However, it should be possible to carry out a more active management of parts of the Petroleum Fund. Based on a clearly defined benchmark portfolio, active management can be carried out in four different ways: i) by changing the foreign currency and market distribution, ii) by changing the spread of equities and bonds, iii) by including sectors or companies in the equity portfolio that are expected to perform better than others, and iv) by changing interest-rate risk or credit risk in the bond portfolio. Which active investment strategy will provide the best results depends on where deviations from efficient pricing of securities can be expected and on the manager’s ability to exploit such deviations in order to generate a higher return in relation to the benchmark portfolio. Empirical studies do not provide unequivocal results as regards the possibility of generating a higher (risk-adjusted) return by means of the different types of active management.
Norges Bank will seek to choose active investment strategies which may give a higher expected return without incurring considerably more risk for the Fund. In the light of this, it may be that the two latter forms of active management should be emphasised in the management of the Fund. Norges Bank has solid experience of bond investment and the management of the foreign exchange reserves is currently based on a maximum limit for relative volatility of 0.5 per cent. Active management of equities will primarily be carried out by external managers. Norges Bank is of the view that there is reason to test managers who have developed special investment styles which have proven to generate positive results. The choice of managers and follow-up will be important in terms of whether such a strategy will give a sufficiently high return in relation to the extra risk incurred. According to Norges Bank’s assessment, a limit for relative volatility in the range of 1-1.5 per cent would be compatible with a prudent form of active management of parts of the Petroleum Fund’s equity and bond portfolios.

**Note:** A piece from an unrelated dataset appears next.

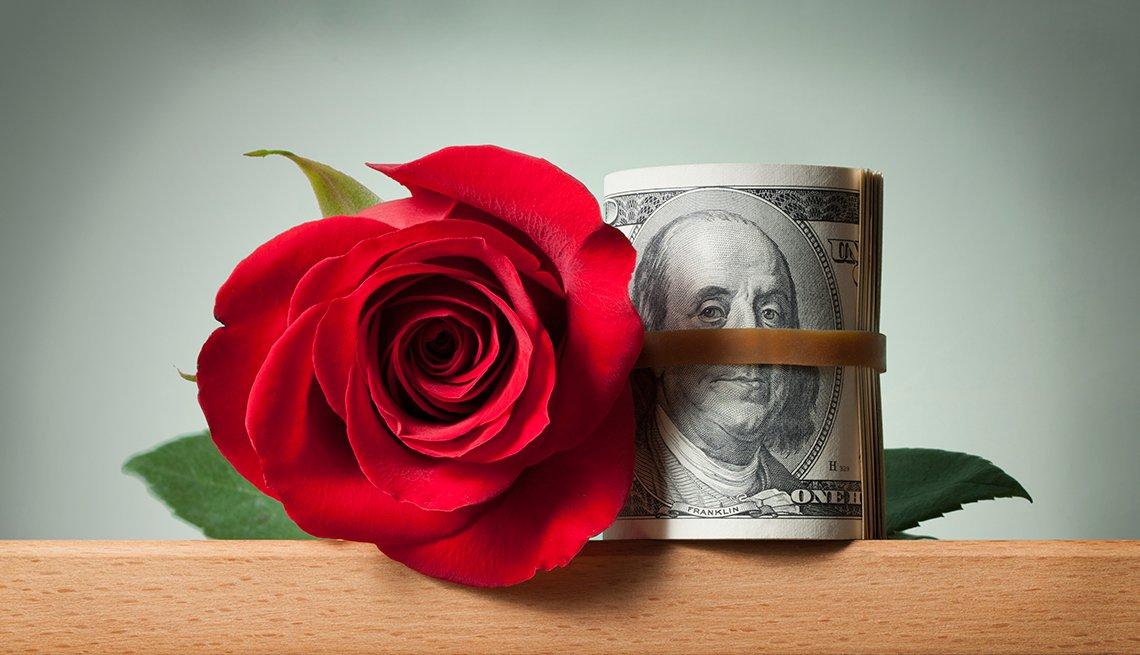 Una rosa al lado de un fajo de dólares envueltos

As regards management of the Petroleum Fund, the limit for relative volatility should be set following an overall assessment on the basis of cost-effective management and active management. Central to this assessment is the Ministry of Finance’s attitude to the risk that the return on the Fund’s capital deviates from that which could be achieved by strictly shadowing the benchmark portfolio. In Norges Bank’s opinion, an upper limit for relative volatility of 1.5 per cent would permit cost-effective management of the Fund and an active management of parts of the Fund’s portfolio. It is unlikely that Norges Bank will fully utilise this limit in the start-up phase, but will rather gradually gain experience of the different types of active management.
4. Long-term investment strategy for the Petroleum Fund
Before discussing the choice of investment strategy for the Petroleum Fund, it is important to define the object of the management of the Fund. In the Revised National Budget 1997, the Ministry of Finance writes: "In terms of the Petroleum Fund, it is natural to apply a long investment horizon and to recognise the importance of preserving the Fund’s international purchasing power". Norges Bank has therefore assumed that the object of the management of the Petroleum Fund is to preserve the Fund’s international purchasing power in the long term. Such an object has two important implications for the management of the Fund. A long investment horizon means that little emphasis should be placed on annual variations in the return on the Fund’s capital. The consideration of international purchasing power means that the focus should not be on the return on Fund investments measured in Norwegian kroner. It would be more meaningful to measure the return on the Fund’s capital in foreign currency. The consequences of this as regards the choice of long-term strategy are discussed below.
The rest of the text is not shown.